Regional exports (including cotton) were valued at US$16.3bn in 2019

Regional exports (including cotton) were valued at US$16.3bn in 2019

The newly implemented African Continental Free Trade Area (AfCFTA) is expected to have minimal positive impact in the short term for the continent's garment and textile manufacturers. 

The FTA, which came into force at the start of the year and brings together 1.3 billion people in a US$3.4 trillion economic bloc of 54 African countries, saw its formal launch delayed by six months due to the Covid-19 pandemic. 

Included within the signatories are key garment producing countries Kenya, Morocco, Madagascar, Mauritius, Egypt, Ethiopia, South Africa, Lesotho and Tunisia.

However, the pandemic also means that the FTA's commitments to dismantle trade barriers for intra-African exports and imports – widely regarded as excessive and a constraint on economic development – will take even longer to become reality. 

Many African countries have been closing their borders to people and some goods altogether, amidst a damaging second wave of the virus. However, optimism remains that the FTA can be an enabler for the sector, with the ultimate removal of tariff, quota and red-tape barriers encouraging intra-African near-sourcing of upstream textile and downstream clothing products.

Dr Edem Adzogenu, chairman of the African Cotton & Textile Industries Federation (ACTIF), told just-style: "I am very optimistic about the AfCFTA. We have seen what Covid-19 has done to our supply chains, and how development aid has dried up. 

"There is also a burgeoning population that needs jobs – the median age is 19.7 – and policies in each country have been siloed. An ecosystem needs to be created to scale up beyond the small markets we have and not be dependent on imports."

Trade deficit 

A key goal is reversing the current situation where a potential emerging market manufacturing region is dependent on imports to meet its textile and clothing needs. 

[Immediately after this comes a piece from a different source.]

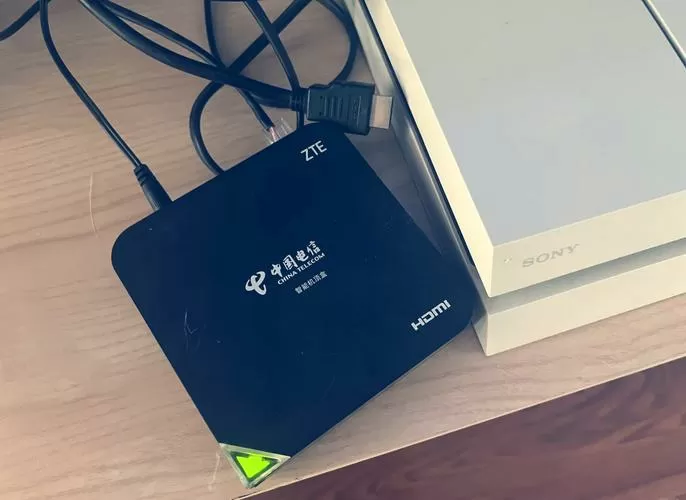 iptv电信机顶盒图标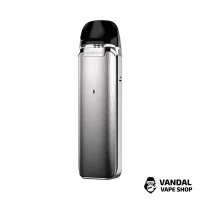 Vaporesso Luxe Q - Matte Silver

Regional imports were valued at US$35bn in 2019, according to UN agency the International Trade Centre (ITC) figures, while exports (including cotton) were US$16.3bn in 2019. 

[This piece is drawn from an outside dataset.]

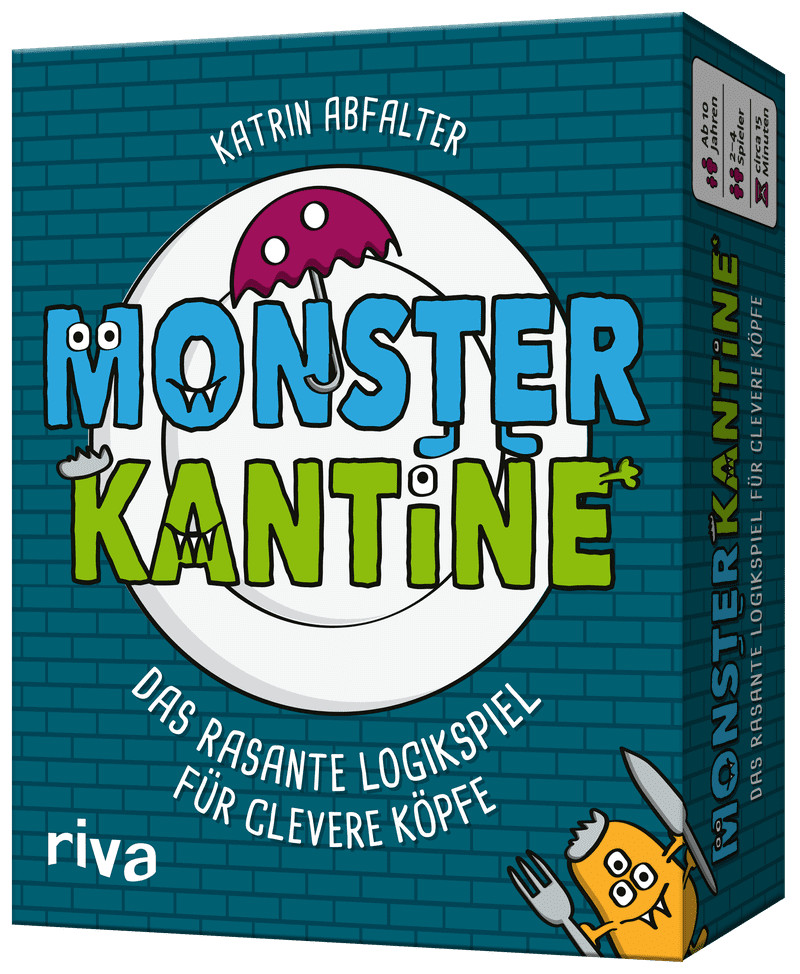 Monsterkantine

"There is a big trade deficit and it's increasing, with [African] imports growing at 5%, and exports at 2% a year," says Navdeep Sodhi, partner at the Switzerland-based Gherzi Textil Organization. Intra-African trade is currently often informal and conducted through business to consumer (B2C) channels, he adds. 

"Following AfCFTA, we expect e-commerce to get a boost, as consumers would have access to digital portals across borders. Secondly, a potential increase in business-to-business (B2B) sales, such as yarn and fabrics being duty free. The outward processing trade (OPT) is not likely to be affected much," says Sodhi.

There is potential for major growth in demand that can be served by African manufacturers, with average consumption of garments and textiles in the continent 2 kg per year per capita, compared to the global average of 15 kg, according to Gherzi figures.

A challenge for the sector is to phase out tariffs, with 41 out of the 54 member states submitting reduction schedules to the AfCFTA secretariat. More developed economies have five years to phase out 90% of tariffs, and less developed economies have ten years.

"A challenge is the rules of origin, particularly for our industry, where there is no agreement on the full range of rules. It remains to be seen how this can be worked out," says Mohamed Kassem, vice chairman of ACTIF. 

"A lot of work needs to be done before we'll see a seamless flow of trade. That would include unifying standards, the rules of origin, and facilitating cross border trade, as well as having better trade routes in terms of ports and ground transportation. ACTIF is advocating a continental supply chain based on hubs – north, west and south – to start trading with each other and enjoy free trade access."

According to research by the United Nations Conference on Trade and Development (UNCTAD), rules of origin – the criteria that determine which products are thus eligible for preferential treatment within the FTA – could make or break the African Continental Free Trade Area (AfCFTA), and should be as simple, transparent, business friendly and predictable as possible.

It has also warned that if rules of origin are made too costly or complex to comply with, firms may instead forego these preferences and choose to trade with partners outside the AfCFTA.